Their voices and laughter drifted across the campground, the happiness in their bonding was as pleasant as birds singing in the early morning. My wife and I were sitting in front of our travel trailer, gently rocking in our chairs, perusing our reading material. A little out of character for us, we hadn’t put any music on the trailer’s stereo system so the only real “noise” in the campground was the unrehearsed, spontaneous, carefree conversation of the three or four couples sitting in front of another trailer a hundred feet away.
“Well, they sure are having a good time,”my wife remarked.
I nodded, a smile coming to my lips. She is naturally happier in solitude than I so I am not sure if she was finding their conversation and laughter as pleasant as I was. I enjoyed hearing the single conversations suddenly transform into three different conversations before they all returned to the same page. There were chuckles, throat clearings, and loud outbreaks of shared laughter. I really wasn’t paying much attention to what they were saying, just enjoying the natural cadence of the conversations. It reminded me how things used to be in America – in the days when being neighborly was more than a quick wave before your garage door came down.
In modern America, we are obsessed with our mental, physical, and emotional health while we rob ourselves of the single best remedy for all three – the sense of community. We have allowed “community” to become an audience of faceless people on the internet and accepted “wisdom” from educated elites talking on screens and writing in high brow publications. We have tried so hard to remove everything potentially “offensive” to anyone from our conversations that they are now devoid of honesty, becoming so vanilla that they are no longer interesting. We have and are allowing high-browed elitists to rewrite our history, redefine our morality, change our culture, and divide us in ways we once thought impossible. In doing so, they have created a huge swath of our society that is only comfortable in front of a screen, enveloped on a personal echo chamber, and scared to death of being exposed to an idea or concept that is not consistent with the views espoused by their internet gods.
My earliest doses of “wisdom” were received sitting on the knee of my Grandpa. The seeds of common sense and roots of my essence were planted while sitting around family dinner tables, campfires, and rings of lawn chairs in a Tennessee back yard. Sometimes the conversations would turn to the issues of the day or the Pastor’s sermon on Sunday morning but, most of the time, the conversations were just about lives and personal experiences. The stories and thoughts did not always have to be “important” or “philosophical” and they were certainly not steeped in “political correctness.” They were, more often than not, just things that we experienced or witnesses during the day. The conversations were not run through personal filters to remove any hint of “offensiveness” or to determine if they would be culturally acceptable or deemed to be weighty enough to bring to the table.

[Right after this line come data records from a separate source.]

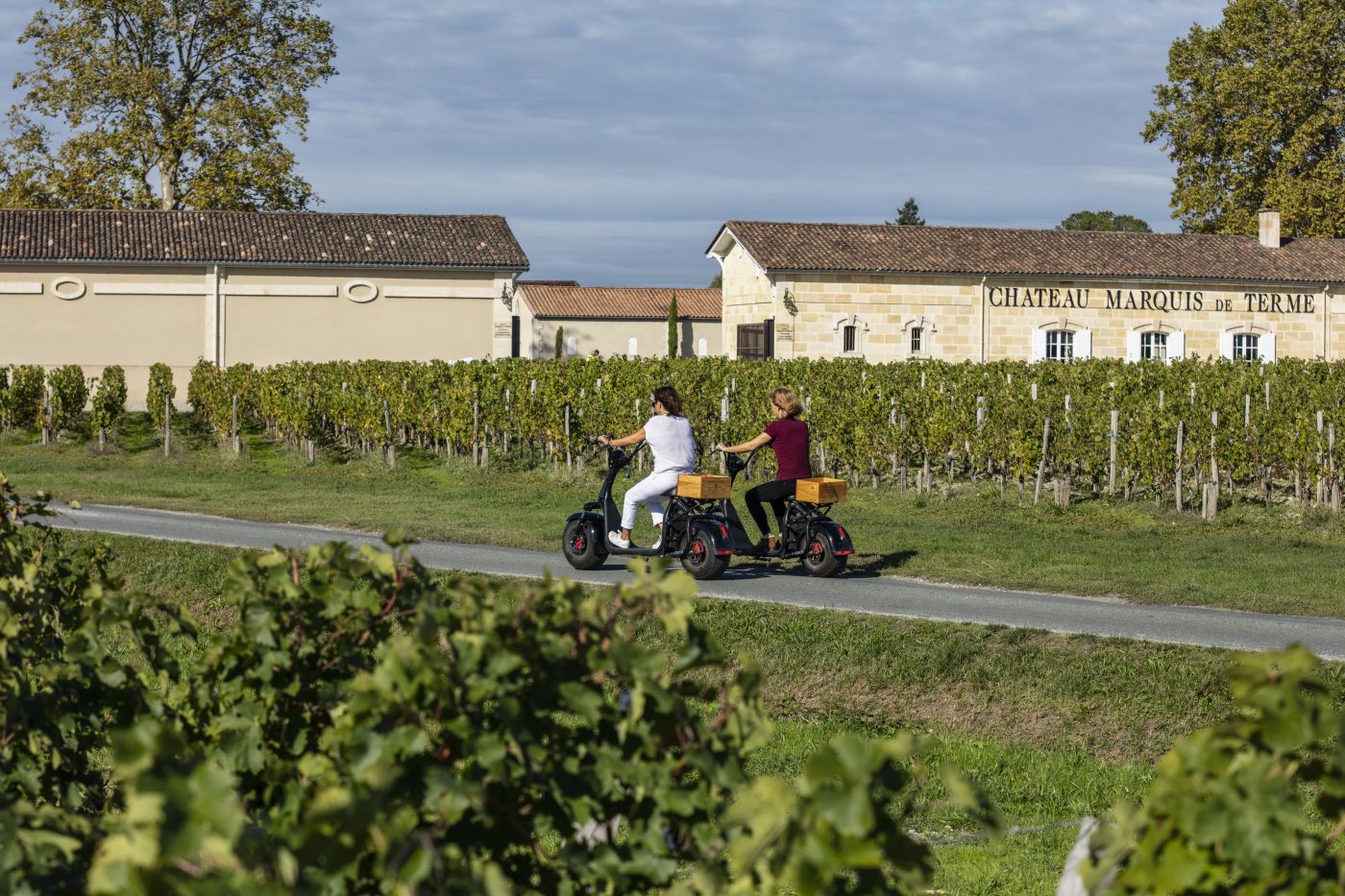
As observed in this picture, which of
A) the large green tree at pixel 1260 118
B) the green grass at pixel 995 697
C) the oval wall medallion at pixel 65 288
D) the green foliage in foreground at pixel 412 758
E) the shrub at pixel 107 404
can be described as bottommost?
the green grass at pixel 995 697

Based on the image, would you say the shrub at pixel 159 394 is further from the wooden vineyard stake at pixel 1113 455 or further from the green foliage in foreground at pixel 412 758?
the green foliage in foreground at pixel 412 758

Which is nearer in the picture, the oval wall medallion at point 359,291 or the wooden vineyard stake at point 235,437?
the wooden vineyard stake at point 235,437

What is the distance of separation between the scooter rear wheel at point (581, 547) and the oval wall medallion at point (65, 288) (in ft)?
98.2

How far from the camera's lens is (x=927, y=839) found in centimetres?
678

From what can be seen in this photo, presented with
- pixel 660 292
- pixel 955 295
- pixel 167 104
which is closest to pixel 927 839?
pixel 955 295

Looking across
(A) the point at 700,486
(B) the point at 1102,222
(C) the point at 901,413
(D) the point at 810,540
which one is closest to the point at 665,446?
(A) the point at 700,486

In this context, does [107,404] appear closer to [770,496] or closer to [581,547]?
[581,547]

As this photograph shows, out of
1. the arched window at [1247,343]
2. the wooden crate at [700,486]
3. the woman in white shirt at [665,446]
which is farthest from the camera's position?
the arched window at [1247,343]

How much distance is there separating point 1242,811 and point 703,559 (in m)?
11.0

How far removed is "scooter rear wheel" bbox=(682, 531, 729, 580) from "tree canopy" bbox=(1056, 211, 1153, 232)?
99892 mm

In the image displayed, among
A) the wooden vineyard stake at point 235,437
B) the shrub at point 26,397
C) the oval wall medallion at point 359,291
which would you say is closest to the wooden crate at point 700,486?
the wooden vineyard stake at point 235,437

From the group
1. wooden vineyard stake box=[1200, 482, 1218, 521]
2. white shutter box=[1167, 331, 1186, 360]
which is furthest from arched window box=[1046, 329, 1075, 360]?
wooden vineyard stake box=[1200, 482, 1218, 521]

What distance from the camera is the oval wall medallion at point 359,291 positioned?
1633 inches

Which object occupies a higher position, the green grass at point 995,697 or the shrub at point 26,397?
the shrub at point 26,397
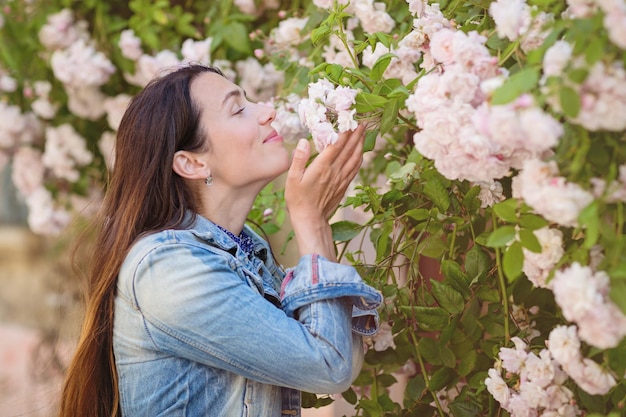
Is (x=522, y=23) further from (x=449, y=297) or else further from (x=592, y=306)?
(x=449, y=297)

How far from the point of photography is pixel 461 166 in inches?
49.6

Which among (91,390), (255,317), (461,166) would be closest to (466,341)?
(255,317)

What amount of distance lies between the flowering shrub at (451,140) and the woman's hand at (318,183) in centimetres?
4

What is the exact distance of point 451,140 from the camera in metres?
1.24

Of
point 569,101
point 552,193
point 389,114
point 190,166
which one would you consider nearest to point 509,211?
point 552,193

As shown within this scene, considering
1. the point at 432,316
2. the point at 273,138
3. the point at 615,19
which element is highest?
the point at 615,19

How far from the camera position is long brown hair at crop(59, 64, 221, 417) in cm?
166

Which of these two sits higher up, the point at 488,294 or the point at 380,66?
the point at 380,66

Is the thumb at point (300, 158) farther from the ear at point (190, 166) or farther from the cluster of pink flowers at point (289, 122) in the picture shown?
the cluster of pink flowers at point (289, 122)

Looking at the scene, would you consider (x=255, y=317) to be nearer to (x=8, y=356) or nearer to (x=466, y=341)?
(x=466, y=341)

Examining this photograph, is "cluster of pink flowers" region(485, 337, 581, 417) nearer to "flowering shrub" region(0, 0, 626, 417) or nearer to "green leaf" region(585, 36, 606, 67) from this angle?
"flowering shrub" region(0, 0, 626, 417)

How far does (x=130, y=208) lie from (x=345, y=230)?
0.46m

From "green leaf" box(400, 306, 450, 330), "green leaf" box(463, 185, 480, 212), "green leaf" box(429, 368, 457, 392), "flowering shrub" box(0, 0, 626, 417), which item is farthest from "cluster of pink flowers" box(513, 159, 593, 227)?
"green leaf" box(429, 368, 457, 392)

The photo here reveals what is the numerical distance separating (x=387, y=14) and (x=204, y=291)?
32.2 inches
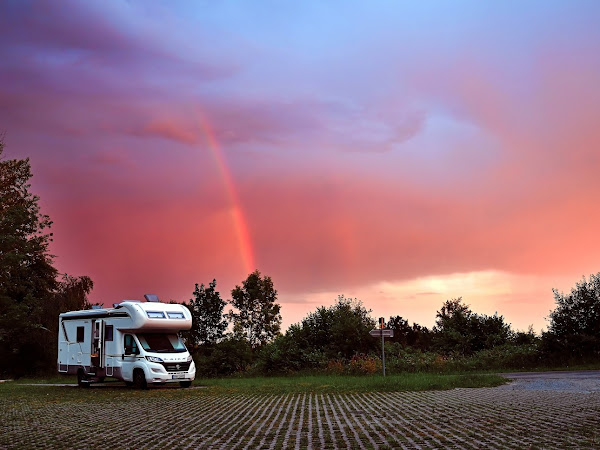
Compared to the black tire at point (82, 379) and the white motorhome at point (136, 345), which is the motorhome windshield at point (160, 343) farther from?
the black tire at point (82, 379)

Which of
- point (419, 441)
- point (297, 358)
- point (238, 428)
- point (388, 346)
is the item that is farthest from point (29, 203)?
point (419, 441)

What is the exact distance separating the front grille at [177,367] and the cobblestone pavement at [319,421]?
4.41 m

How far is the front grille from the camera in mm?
24625

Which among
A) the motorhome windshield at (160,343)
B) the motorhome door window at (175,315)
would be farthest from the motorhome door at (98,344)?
the motorhome door window at (175,315)

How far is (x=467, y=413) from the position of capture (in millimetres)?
13656

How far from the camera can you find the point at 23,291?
49.5m

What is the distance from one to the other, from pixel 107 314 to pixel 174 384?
14.2ft

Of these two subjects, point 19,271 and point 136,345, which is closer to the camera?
point 136,345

We just shared life and that was how it was until the internet came along with twenty four hour news cycles, social media influencers and an absolute “expert” for almost any subject. We didn’t sense it at first but the wedges of division were starting to be hammered into place and now we live in our world where ideological purity is demanded, political correctness is an obsession, and even small talk is hard to find. The sense of real community is on it’s death bed as so many have forgotten the simple beauty of sharing life, wiping away each other’s tears, and celebrating the smaller triumphs found in every day life. If we can find a way to save “community” we might discover that the ties that bind us together are actually stronger than the forces that seek to isolate, divide, and control us.
So, I lifted a toast to my camping neighbors across the way, silently saluting them for reminding me how beautiful those moments can be, and how we should treasure the times we have with our friends and relatives. If we turn down the music, turn off the screens, and just listen we might find that the joys of yesteryear can still be found. Perhaps, if we are looking around and opening ourselves up a little bit, we might find ourselves finding a real community of people that just want to share life.
So true, Kev … so true!
I do miss those days. The positive aspects of the past anyway.